Audi is exporting European best practices to support growing production ventures as far afield as China and Mexico
Though Europe is still the centre of Audi’s supply chain, its overseas operations are increasingly important. China is clearly the volume leader: in 2013, FAW-VW built nearly 420,000 A4 and A6 long-wheel-base models, as well as the Q3 and Q5 in the northeast city of Changchun, volume that will have risen in 2014. The joint venture’s new plant in Foshan, Guangdong province, in the south, was expected to build 150,000-200,000 A3 models in 2014.
Sales for China in 2014 have grown strongly as Audi remains the top luxury brand in the market. In the first 11 months of the year, new deliveries to China, including Hong Kong, were more than 516,400 units, up more than 16% compared to the same period in 2013.
Audi is working to bring its best logistics practices from Germany and Europe to China. Logistics in Foshan follows the VW production system – itself influenced by Audi – and NLK principles within the plant. “This means, for example, that logistics processes in the assembly shop and the bodyshop work in synchronicity with production,” says Michael Hauf.
This integration is aided by specific training programmes, as well as by new IT systems – specifically, the latest version of the Volkswagen production control system and a new steering system for internal material flow.
“Each member of the logistics staff receives theoretical training about the logistics concepts and processes. In addition, a training centre has been established to teach basic logistics practices,” says Michael Hauf.
Joining the Mexican wave
The North American market is another critical pillar of growth for Audi. Sales across the US, Canada and Mexico grew more than 15% in the first 11 months of 2014 compared to the year before, surpassing 195,700 units; sales in the US were up 15.4% at more than 162,700 vehicles.
In part to better target this market, Audi is building a new plant in San José Chiapa, Mexico, which is its most significant new project globally. The plant, expected to be complete by 2016, will have an initial capacity of 150,000 units. San José Chiapa will be the mother plant for the new Q5, feeding supplies to other production locations in China and India.

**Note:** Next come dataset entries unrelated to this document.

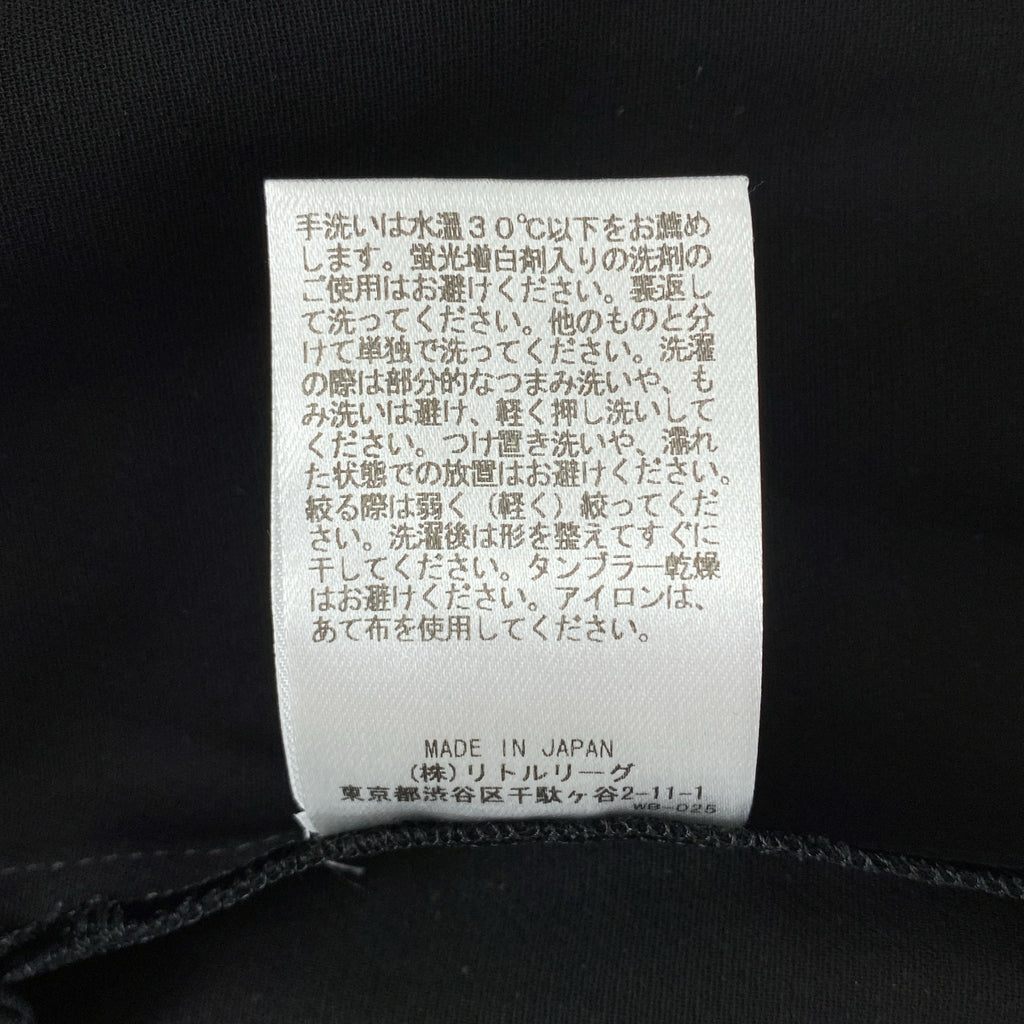 ebure / 에불 | 보일 더블 크로스 튜브 탑 블라우스 캐미솔 | 36 | 여성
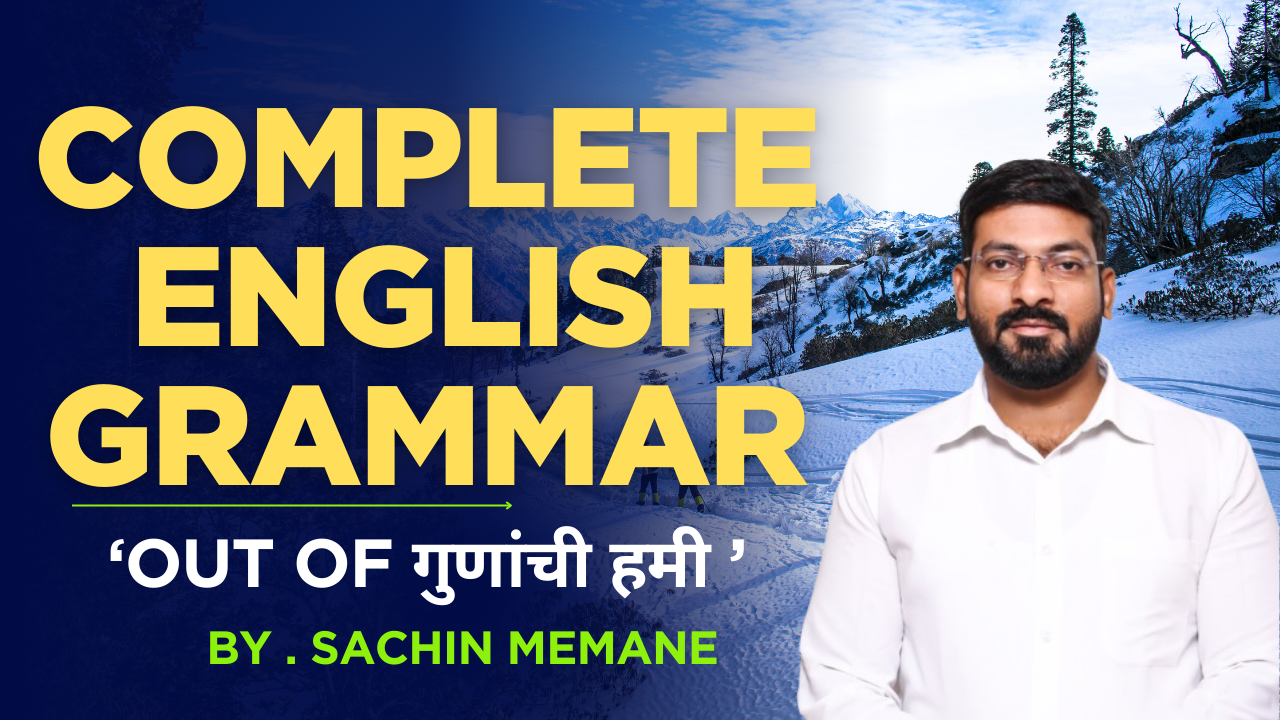 MPSC COMBINE ENGLISH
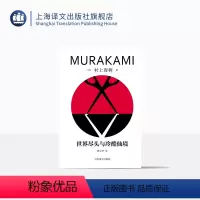 [正版]世界尽头与冷酷仙境 [日]村上春树著 林少华译 修订版精装 叙事佳作 挪威的森林海边的卡夫卡作者 日本文学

It will also be a major export centre, not only to the US, but also to Europe, as Q5 production in Ingolstadt is phased out.
Ingolstadt is acting as a ‘mentor’ plant to Mexico, but San José Chiapa will also draw on group standards such as the NLK and shared IT system. “All our know-how from the lead plants in Ingolstadt and Neckarsulm, as well as lessons learned from setting up the plant in Gyr, are incorporated into every single logistics process,” says Hauf.
Audi’s logistics team has laid the groundwork for Mexico’s supply chain. European material, including engines from Hungary and parts from Q5 suppliers in Europe, will arrive at the port of Veracruz on the east coast. Hauf would like to see around 50% of containers move by rail to the plant’s container yard. “Containers from the Pacific region will be delivered by truck,” he says.
Audi’s use of logistics centres is also being applied to Mexico; a just-in-sequence supplier park is already attracting tier ones, which are so far set to supply 16 JIS items. “The items range from pure sequencing activities to the production of complete wheels and other vehicle components,” says Hauf.
The supplier park is part of a localisation strategy for the Mexican supply chain. The NAFTA region requires content value of at least 60% to qualify for zero-duty exchanges across Mexico, the US and Canada. However, Hauf says that while logistics and purchasing teams try to influence supplier locations, there can be no compromise in parts quality. As with its plant in Hungary, Audi will accept longer supply chains for certain parts and components where necessary.
San José Chiapa will be in proximity to other group plants in Mexico, especially the Volkswagen factory in Puebla. Hauf says Audi is working with Volkswagen de México to share infrastructure and processes. However, since Audi will eventually build the new Q5 in India and China, he says the carmaker is planning to install its own packaging and CKD operations in Mexico.
“We need to expand this network in terms of new packaging facilities. Our next challenge is to set up a packaging plant in Mexico in order to manage material flows from Mexico to China and India,” says Hauf.
The rush to Mexico, which included recent announcements for new plants for Mercedes-Benz, Infiniti, BMW and Kia, has prompted concern about whether the country’s infrastructure can cope, particularly for vehicle exports by rail to the US. However, Hauf is relatively sanguine about Mexico’s logistics capability. “When assessing the location we considered in great detail the existing infrastructure and we are convinced that the conditions are suitable for successful automobile production,” he says.